Figure 1: Telomeres are DNA caps that sit on the ends of chromosomes. Telomeres shortening and cell replication ceases.

d. The cross linking/Glycation hypothesis of Aging
The cross linking hypothesis is based on the observation that with age, our proteins, DNA, and other structural molecules de­velop inappropriate attachments or cross-links to one another. These unnecessary links or bonds decrease the mobility or elasticity of proteins and other molecules.  Proteins that are damaged or are no longer needed are nor­mally broken down by enzymes called proteases. However, the presence of cross-linkages inhibits the activity of proteases. These damaged and unneeded proteins, therefore, stick around and can cause problems.  One of the main ways cross-linking occurs is through a process called glycosylation or glycation. Glucose molecules can stick to proteins, then transform into brownish molecules called advanced glycosylation endproducts, or AGEs. When both of the sticky ends of AGEs adhere to neighboring proteins, they form permanent cross-links that disable the proteins’ functions. Cross-linking of the skin protein collagen, for example, has proven at least partly responsible for wrinkling and other age-related dermal changes Cross-linking of proteins in the lens of the eye is also believed to play a role in age-related cataract formation. Recently, scientists have found evidence that glycation contributes to the formation of beta-amyloid the protein that clumps together in the brains of Alzheimer’s patients. Carnosine occurs in very low concentrations in the brain and other tissues. In the laboratory carnosine has been shown to delay the senescence or aging of human cells called fibroblasts. Carnosine works by preventing cross-linking of pro­teins.
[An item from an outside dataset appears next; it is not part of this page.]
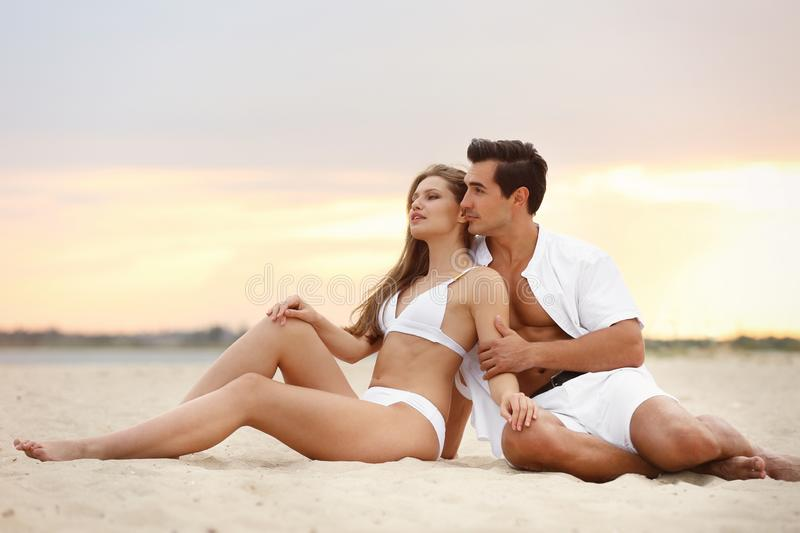 Happy young couple relaxing together on sea beach at royalty free stock images
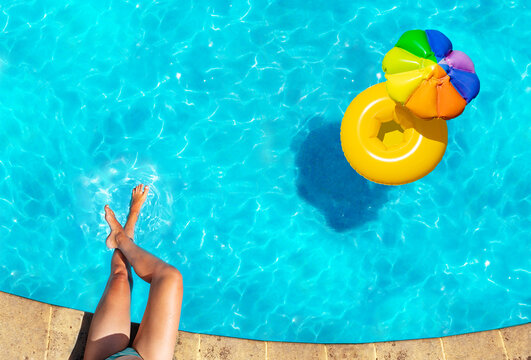 Woman's legs on the border and inflatable yellow sun umbrella buoy swim in the swimming pool view from above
e. The genome maintenance hypothesis/Somatic mutation
Damage to our DNA happens thousands of times every day in every cell in our body throughout our lives. This damage can be caused by oxidative free radicals, mistakes in replication, or outside environmental factors such as radiation or toxins. Mutations or spontaneous changes in the structure of our genes that occur in our egg or sperm cells will be passed on to future generations, if those mutations are not so poten­tially disruptive as to be fatal to our offspring. Mutations that occur in the rest of the cells of the body will only affect that individual and cannot be passed on to future generations. Most of those body cell, or somatic, mutations will be corrected and eliminated, but some will not. Those will accu­mulate, eventually causing the cells to malfunction and die. This process, it has been suggested, is a crucial component in the aging process. This theory also encom­passes a role for mitochondria, the cellular powerhouses, as impor­tant factors in aging. Mitochondria create damaging free radicals as a by-product of normal energy production. Somatic mutations in the DNA of the mitochondria accumulate with age, increasing free radical production, and are associated with an age-related decline in the functioning of mitochondria.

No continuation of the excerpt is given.